Saudi Arabia continues being on an excess capacity roll. After totally butchering the concepts of apples and oranges, specifically as pertains to light sweet and heavy sour, with the market apparently stupid enough not to know the difference, and somehow promising it can make up for lost Libyan output last week when in reality it is in desperate need to export more oil to balance its budget, the increasingly troubled country now is seen as the natural backstop to Oman disruptions. Reuters reports: "Oil prices turned lower on Monday as reassurances from Saudi Arabia that extra supply needs had been met soothed market fears over the spread of protests to oil-producer Oman. Violent uprisings in OPEC member Libya dramatically reduced exports from North Africa, but Saudi Aramco CEO Khalid al-Falih told reporters on Monday the shortfall had been made up. Falih refused to give exact figures, but an industry source on Friday said the top exporter's output had risen to more than 9 million barrels per day (bpd). This compared with roughly 8.3 million bpd in January, according to a Reuters survey." Of course, whether or not there is any actual hike in production in a country long rumored to be vastly exaggerating its spare capacity, we will only know months from now. In the meantime, Saudi will gladly take the few days of stability sub-$100 WTI grants the world, while it decides how to handle increasingly more beligerent neighbors Yemen, Oman and Bahrain.
"Saudi Arabia saying they are replacing more or less what has been lost from Libya is calming the market this morning," said Cristin Tuxen, senior commodities analyst at Danske Bank, who warned prices could easily rally again if the situation in the Middle East deteriorated.
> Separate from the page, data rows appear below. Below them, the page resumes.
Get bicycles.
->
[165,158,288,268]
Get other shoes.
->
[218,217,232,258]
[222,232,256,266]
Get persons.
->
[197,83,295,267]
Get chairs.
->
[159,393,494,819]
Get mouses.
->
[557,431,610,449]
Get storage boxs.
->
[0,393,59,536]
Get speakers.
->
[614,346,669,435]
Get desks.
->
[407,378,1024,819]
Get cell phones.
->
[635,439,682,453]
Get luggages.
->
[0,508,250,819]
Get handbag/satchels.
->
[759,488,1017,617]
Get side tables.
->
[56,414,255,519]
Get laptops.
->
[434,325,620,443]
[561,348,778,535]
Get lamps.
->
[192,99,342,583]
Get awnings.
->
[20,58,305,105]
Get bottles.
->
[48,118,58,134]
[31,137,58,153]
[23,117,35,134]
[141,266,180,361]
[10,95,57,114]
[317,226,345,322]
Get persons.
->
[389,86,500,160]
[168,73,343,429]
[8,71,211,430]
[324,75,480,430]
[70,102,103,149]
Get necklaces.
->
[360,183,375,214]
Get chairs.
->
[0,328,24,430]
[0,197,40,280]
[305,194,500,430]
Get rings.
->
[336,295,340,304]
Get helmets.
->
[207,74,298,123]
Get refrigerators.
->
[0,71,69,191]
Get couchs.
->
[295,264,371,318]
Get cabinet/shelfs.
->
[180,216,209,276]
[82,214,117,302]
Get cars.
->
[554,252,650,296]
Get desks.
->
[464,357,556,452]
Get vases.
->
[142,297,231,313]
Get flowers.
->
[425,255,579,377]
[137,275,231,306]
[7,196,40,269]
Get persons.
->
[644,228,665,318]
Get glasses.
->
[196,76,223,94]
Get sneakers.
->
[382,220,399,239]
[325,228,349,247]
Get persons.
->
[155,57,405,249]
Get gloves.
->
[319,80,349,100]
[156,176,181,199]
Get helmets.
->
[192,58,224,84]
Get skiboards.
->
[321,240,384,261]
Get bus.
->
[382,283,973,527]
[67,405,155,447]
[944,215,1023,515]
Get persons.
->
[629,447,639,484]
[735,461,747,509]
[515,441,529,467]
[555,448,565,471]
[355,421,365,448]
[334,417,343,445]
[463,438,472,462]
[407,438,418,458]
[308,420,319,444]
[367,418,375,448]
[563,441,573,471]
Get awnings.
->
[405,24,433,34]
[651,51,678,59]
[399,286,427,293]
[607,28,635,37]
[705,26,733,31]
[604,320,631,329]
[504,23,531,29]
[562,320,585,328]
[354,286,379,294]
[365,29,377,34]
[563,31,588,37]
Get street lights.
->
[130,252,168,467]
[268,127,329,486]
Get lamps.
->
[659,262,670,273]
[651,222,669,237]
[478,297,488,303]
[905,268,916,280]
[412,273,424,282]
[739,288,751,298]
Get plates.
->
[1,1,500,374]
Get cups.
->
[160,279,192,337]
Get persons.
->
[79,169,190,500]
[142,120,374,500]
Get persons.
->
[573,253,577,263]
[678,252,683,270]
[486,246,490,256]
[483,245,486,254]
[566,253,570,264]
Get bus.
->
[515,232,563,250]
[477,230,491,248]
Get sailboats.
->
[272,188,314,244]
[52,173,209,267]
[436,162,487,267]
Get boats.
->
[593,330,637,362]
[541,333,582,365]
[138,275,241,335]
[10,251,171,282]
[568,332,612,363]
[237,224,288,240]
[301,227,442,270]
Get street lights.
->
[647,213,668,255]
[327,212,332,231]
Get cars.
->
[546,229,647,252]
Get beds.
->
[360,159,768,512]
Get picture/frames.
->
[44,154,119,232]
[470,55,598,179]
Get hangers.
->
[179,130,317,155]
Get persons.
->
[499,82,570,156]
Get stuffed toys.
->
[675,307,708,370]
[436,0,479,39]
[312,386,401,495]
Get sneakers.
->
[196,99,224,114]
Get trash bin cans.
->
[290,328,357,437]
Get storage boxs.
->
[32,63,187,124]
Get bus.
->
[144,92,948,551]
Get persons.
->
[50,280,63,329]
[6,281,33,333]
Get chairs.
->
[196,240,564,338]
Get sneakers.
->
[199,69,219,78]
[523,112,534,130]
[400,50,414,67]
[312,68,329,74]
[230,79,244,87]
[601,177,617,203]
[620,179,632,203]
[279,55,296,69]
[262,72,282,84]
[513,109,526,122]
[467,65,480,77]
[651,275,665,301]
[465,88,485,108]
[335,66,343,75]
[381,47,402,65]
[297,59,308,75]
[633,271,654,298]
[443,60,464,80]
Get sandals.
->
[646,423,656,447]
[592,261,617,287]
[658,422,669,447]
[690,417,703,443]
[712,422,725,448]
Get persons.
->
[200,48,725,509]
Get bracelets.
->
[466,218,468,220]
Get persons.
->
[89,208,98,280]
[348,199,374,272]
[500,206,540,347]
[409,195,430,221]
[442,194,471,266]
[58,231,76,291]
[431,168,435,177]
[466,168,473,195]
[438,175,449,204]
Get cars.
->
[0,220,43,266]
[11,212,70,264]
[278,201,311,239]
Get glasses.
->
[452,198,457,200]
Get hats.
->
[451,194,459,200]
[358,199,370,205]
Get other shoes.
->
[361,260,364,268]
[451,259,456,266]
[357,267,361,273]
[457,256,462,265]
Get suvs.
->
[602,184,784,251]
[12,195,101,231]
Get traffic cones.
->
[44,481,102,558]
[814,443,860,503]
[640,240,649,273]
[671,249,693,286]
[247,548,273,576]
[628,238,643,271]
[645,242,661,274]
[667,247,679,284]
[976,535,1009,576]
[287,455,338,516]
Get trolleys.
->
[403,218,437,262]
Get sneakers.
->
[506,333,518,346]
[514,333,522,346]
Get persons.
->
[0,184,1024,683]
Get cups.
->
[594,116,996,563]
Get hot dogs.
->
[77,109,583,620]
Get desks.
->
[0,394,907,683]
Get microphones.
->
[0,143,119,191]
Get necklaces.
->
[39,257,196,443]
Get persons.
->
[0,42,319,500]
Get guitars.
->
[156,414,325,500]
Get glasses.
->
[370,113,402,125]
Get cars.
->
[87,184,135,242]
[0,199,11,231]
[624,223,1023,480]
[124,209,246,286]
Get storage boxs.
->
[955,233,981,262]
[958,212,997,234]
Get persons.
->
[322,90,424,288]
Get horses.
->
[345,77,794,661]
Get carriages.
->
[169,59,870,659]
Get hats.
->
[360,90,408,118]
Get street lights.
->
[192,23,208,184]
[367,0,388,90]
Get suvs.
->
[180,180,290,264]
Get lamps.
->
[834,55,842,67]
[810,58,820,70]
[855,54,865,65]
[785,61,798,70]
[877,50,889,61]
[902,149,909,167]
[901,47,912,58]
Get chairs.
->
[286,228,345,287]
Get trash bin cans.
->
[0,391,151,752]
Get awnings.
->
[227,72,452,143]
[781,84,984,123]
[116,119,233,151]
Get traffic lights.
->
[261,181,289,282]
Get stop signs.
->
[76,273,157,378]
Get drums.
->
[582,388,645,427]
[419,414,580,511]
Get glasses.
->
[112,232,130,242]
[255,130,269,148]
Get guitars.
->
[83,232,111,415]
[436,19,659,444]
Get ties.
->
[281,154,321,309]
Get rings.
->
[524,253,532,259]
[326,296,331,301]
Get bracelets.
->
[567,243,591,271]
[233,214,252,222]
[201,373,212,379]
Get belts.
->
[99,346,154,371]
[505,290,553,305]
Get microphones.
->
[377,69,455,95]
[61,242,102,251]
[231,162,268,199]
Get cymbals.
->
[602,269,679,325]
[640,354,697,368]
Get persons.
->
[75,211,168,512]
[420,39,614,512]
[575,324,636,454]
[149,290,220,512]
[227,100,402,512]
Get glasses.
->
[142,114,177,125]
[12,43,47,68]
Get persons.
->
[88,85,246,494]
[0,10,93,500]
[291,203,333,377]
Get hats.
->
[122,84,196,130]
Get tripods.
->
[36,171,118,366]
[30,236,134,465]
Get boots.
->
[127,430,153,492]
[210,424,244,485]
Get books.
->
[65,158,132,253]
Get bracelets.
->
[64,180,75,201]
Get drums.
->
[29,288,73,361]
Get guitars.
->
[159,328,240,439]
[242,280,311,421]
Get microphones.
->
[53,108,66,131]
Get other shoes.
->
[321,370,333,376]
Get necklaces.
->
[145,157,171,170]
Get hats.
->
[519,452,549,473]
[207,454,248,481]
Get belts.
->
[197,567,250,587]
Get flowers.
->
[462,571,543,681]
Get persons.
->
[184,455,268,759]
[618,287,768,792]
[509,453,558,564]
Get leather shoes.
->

"We saw how nervous the market was when we saw the spike last week to $120 a barrel (for Brent). It really highlights that the risk premia related to geo-politics in the region is changing hour by hour."
Prices for both benchmarks had earlier jumped a dollar higher on the day as Oman became the latest producer to feel the impact of the regional unrest, although its oil flow has not been affected.
Omani oil is equivalent to about 1 percent of global oil consumption, and any disruption could be expected to have an impact on oil prices.
Protesters blocked roads into the industrial area of Oman's refined product export port Sohar on Monday. Product shipments continued unhindered, a port spokeswoman said.
Oman produces around 850,000 barrels per day (bpd) and its crude forms part of benchmark used to price more than 10 million bpd of crude shipped from the Middle East to Asia.
The uprising in Libya has shut in as much as three-quarters of its output of 1.6 million bpd, according to some estimates.
Iran's oil minister urged Saudi Arabia on Sunday to refrain from taking a hasty decision on increasing its oil production after the popular uprising in Libya, the official IRNA news agency reported.
Iran is also selling more crude to refiners looking for alternatives to Libyan supplies.
One thing is sure: should protests spread to Russia and Canada, Saudi Arabia will be more than happy to pick up the slack from that production cut off as well. And should cocoa output from Ivory Coast be halted permamently, Saudi may soon consider replacing that lost output too.